Way back when the Highwayman opened in 2007, co-founder and Michelin starred chef Nigel Haworth pioneered a new style of cooking at the second of his Ribble Valley Inns. Drawing on producers from Yorkshire, Cumbria and Lancashire, for whom farming and artisan craftsmanship are a way of life, he placed the finest regional and seasonal food at the heart of his country pub. Seven years on, the Highwayman continues to thrive following a £200k refurbishment, not to mention the appointment of a remarkable new chef.
Jason ‘Bruno’ Birkbeck has crafted a completely new menu in under six weeks - and he comes to the Highwayman with a heavyweight CV. The Cumbrian chef was behind Hipping Hall’s three AA Rosettes just up the road in Kirkby Lonsdale. And he made a splash at the Michelin-starred Samling in Windermere and The Torridon in the Scottish Highlands as well. There was also an appearance on TV’s Great British Menu too. But for all his ambition and awards, Bruno grew up in Kendal and, after starting his career with Nigel Haworth at Northcote, he’s steeped in the Ribble Valley Inn’s local, seasonal ethos.
Elegantly rustic dishes like braised shoulder of Kitriddings lamb with an oatcake crust, crushed peas and potato dressing and the signature “Pig’s Head” with crispy black pudding, mash, cabbage and pickled apples, a twist one of Bruno’s Nan’s dishes, take pride of place on the menu. But you’ll still find Highwayman favourites, including battered haddock with chips and tasty platters – and a new take on our popular kids menu.
The décor offers plenty of talking points too. Designed by award-winning agency, Lister Carter of Chester, wagon wheels draped with filament bulbs nod to the pub’s name, while the bar has been pared back to create a feeling of space. With dry stone walls and views of the hills, the terrace is the perfect place for a meal al fresco while inside, open fires beckon from vintage grates.

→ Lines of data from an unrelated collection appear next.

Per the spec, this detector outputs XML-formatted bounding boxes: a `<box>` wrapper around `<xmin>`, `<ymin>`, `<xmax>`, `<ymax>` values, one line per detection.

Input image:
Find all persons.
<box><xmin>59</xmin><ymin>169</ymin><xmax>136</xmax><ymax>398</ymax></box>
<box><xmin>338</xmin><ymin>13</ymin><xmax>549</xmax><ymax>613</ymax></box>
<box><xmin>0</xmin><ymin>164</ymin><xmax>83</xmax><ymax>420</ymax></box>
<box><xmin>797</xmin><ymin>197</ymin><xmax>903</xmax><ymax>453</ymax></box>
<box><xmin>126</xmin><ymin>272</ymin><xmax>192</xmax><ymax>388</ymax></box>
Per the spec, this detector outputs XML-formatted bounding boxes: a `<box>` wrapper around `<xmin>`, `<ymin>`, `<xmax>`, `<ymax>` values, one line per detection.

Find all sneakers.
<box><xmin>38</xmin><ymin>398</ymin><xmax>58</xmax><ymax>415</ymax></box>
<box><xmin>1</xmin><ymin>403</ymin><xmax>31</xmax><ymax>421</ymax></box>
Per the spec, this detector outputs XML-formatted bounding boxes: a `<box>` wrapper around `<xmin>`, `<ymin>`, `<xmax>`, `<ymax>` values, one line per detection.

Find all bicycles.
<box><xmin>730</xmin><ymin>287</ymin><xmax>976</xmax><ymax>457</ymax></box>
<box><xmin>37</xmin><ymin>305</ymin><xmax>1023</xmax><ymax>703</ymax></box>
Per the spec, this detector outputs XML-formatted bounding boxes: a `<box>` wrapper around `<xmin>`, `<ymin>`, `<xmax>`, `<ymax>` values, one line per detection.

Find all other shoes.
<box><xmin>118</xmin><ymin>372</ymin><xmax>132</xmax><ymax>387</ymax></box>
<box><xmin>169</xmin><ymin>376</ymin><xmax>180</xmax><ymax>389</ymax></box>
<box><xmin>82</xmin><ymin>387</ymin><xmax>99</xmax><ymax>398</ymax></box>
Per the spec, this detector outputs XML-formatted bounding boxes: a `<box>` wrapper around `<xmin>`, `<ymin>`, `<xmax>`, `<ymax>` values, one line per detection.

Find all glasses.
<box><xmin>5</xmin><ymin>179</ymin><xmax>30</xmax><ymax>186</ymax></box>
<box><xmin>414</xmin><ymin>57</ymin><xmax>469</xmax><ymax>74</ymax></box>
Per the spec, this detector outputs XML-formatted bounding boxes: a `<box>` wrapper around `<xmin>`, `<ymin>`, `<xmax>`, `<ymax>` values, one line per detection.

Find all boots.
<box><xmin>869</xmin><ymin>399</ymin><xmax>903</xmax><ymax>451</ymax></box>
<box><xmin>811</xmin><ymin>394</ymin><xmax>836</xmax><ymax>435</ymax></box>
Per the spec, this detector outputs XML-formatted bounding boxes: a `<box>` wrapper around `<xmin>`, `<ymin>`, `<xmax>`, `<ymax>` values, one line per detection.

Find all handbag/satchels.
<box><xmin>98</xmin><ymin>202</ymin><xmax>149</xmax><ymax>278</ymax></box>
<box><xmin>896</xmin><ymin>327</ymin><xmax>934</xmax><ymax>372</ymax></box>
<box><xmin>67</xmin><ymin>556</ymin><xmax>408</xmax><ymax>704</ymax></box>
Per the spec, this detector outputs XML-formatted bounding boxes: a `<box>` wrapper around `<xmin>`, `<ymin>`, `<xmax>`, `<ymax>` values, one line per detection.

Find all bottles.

At its heart, The Highwayman is a pub in love with its setting - which just happens to include great local food and unspoilt views. Greens and purples nod to colours of the landscape and famous producers like Peter Ascroft (cauliflowers) and Reg Johnson (Goosnargh chicken and duck) are celebrated in sought-after portraits on the walls. The hand pumps keep things regional too - with a new Thwaites-brewed “Highwayman” light amber ale coming in at a very quaffable 3.8%. Going back to basics has never been so pleasurable.